MISO CEO John Bear said it’s important to judge control room operators on what they saw in the moment and not by perfect hindsight. Multiple MISO executives said load forecasting and unit commitment during extremes is difficult, especially when fuel supply issues, low wind and other environmental limits related to heat hinder resource performance.

“We walked into that day knowing we had a high load forecast,” Executive Director of Market Operations J.T. Smith said.

Smith said a more sophisticated forecast might better anticipate coming “cloud cover in Detroit” so operators aren’t forced to commit as many resources on the mornings of pervasive heat waves.

Lucas said it was the hottest summer — and resulted in the highest demand — in MISO South since its integration in 2013. Southern demand hit a new high of 35 GW on Aug. 23.

Heat map of departures from 30-year normal temperatures Aug. 23-24 | Midwestern Regional Climate Center

“This summer was marked by five major heat waves,” Lucas said.

Despite that, Lucas said MISO used its emergency procedures only once. She said average temperatures in MISO Midwest shook out about normal, while MISO South was above normal.

Independent Market Monitor David Patton said MISO’s forecast model overestimated load between 2-8 GW on the hottest days in July and August. He said the model may not be picking up voluntary actions of MISO market participants to reduce load and behind-the-meter solar generation that likely spikes as demand soars on hot days.

Patton warned MISO about creating “artificial surpluses” during hot days that mute real-time prices. He reminded MISO leadership that MISO has short-term reserves and often experiences a “wave of imports” from neighboring regions when its prices rise. He urged them to let MISO’s market dynamics do more of the lifting in a heat dome.

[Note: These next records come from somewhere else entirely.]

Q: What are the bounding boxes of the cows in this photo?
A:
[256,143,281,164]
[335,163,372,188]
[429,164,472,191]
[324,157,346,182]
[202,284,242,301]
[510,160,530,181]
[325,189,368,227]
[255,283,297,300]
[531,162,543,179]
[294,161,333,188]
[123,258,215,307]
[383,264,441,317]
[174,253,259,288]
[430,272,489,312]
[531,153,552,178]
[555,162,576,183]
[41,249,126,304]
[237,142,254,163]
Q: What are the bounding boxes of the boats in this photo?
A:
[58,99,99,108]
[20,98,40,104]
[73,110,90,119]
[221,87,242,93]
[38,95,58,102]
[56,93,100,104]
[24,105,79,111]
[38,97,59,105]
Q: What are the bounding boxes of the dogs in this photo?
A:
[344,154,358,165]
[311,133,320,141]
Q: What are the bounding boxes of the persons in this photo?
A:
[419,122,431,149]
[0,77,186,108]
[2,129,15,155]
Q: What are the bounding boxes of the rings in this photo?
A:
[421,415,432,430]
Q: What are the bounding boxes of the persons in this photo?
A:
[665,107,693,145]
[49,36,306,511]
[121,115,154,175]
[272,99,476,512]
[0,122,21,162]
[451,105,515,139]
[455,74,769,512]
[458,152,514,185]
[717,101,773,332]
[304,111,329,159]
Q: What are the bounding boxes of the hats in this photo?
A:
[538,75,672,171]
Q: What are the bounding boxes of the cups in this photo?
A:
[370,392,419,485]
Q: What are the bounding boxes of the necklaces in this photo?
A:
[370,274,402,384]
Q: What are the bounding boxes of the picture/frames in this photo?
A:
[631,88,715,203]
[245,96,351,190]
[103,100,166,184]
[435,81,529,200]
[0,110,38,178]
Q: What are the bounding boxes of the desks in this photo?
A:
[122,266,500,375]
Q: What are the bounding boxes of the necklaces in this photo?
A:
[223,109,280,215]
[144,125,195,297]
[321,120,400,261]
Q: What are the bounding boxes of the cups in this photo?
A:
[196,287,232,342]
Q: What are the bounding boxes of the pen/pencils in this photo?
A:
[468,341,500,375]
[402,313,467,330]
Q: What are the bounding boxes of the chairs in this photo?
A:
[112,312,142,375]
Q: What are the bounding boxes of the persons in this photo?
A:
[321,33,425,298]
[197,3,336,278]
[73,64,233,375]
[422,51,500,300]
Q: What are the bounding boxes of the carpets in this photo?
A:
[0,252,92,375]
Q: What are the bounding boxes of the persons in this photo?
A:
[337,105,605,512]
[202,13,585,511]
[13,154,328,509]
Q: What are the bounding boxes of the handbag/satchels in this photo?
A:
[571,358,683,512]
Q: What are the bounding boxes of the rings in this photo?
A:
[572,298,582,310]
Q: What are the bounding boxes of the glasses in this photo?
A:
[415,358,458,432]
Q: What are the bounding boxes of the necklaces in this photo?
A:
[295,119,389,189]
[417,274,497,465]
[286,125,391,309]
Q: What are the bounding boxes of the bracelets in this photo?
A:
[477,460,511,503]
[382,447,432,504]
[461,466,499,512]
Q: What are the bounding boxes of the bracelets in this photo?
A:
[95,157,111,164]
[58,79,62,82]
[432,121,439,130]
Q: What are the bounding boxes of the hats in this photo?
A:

However, Patton lauded MISO operators for having the foresight to cancel resource commitments Aug. 24 when it became clear they would be unnecessary. He said the move saved MISO customers about $1.6 million, though some MISO suppliers were unhappy because they purchased gas in anticipation after being selected to generate.

“It’s much better that you do that instead of ride it out and have more resources than you need,” Patton said.

Patton urged MISO to hold out longer on resource commitment decisions and declaring emergencies. He said MISO shouldn’t allow its market “to work against us” in tight operating conditions. Committing so many resources that prices stay low at about $45/MWh might lead some resources to export their output, Patton said.

MISO Director Barbara Krumsiek asked if MISO would have enough transmission capability if “decisions were made differently” and MISO were more confident in imports. Patton assured her MISO is flush with import capability.

Patton also acknowledged that for control room operators, overseeing the situation in real time is much tougher than delivering after-the-fact analysis.

“I can sit here and say, ‘have faith in the markets,’ but when you’re an engineer sitting in the control room, that’s a hard thing to accept,” Patton said.

“Thank you! Thank you for saying that; I don’t think I’ve ever heard you say that,” MISO Director Phyllis Currie said, eliciting laughs from the audience.

MISO again prepared for near-record electricity demand and tight conditions this month as a lingering September heat wave settled on its Midwest region. It enacted a hot weather alert for its North and Central regions Sept. 3-5 when temperatures again exceeded 95 F in some parts of MISO Midwest. The grid operator handled those days without emergency procedures.

Executive Director of Market and Grid Strategy Zak Joundi said until recent years, MISO and members have been “fortunate” to preside over smooth operations and manage them with simpler market tools. However, he said a multitude of renewable resources and increasingly unstable weather is poised to further drive volatility and riskier operations.

“The world that we are operating is a lot more complex, so to maintain the reliability we’ve become accustomed to, we will need to adjust our markets and processes,” Joundi told board members.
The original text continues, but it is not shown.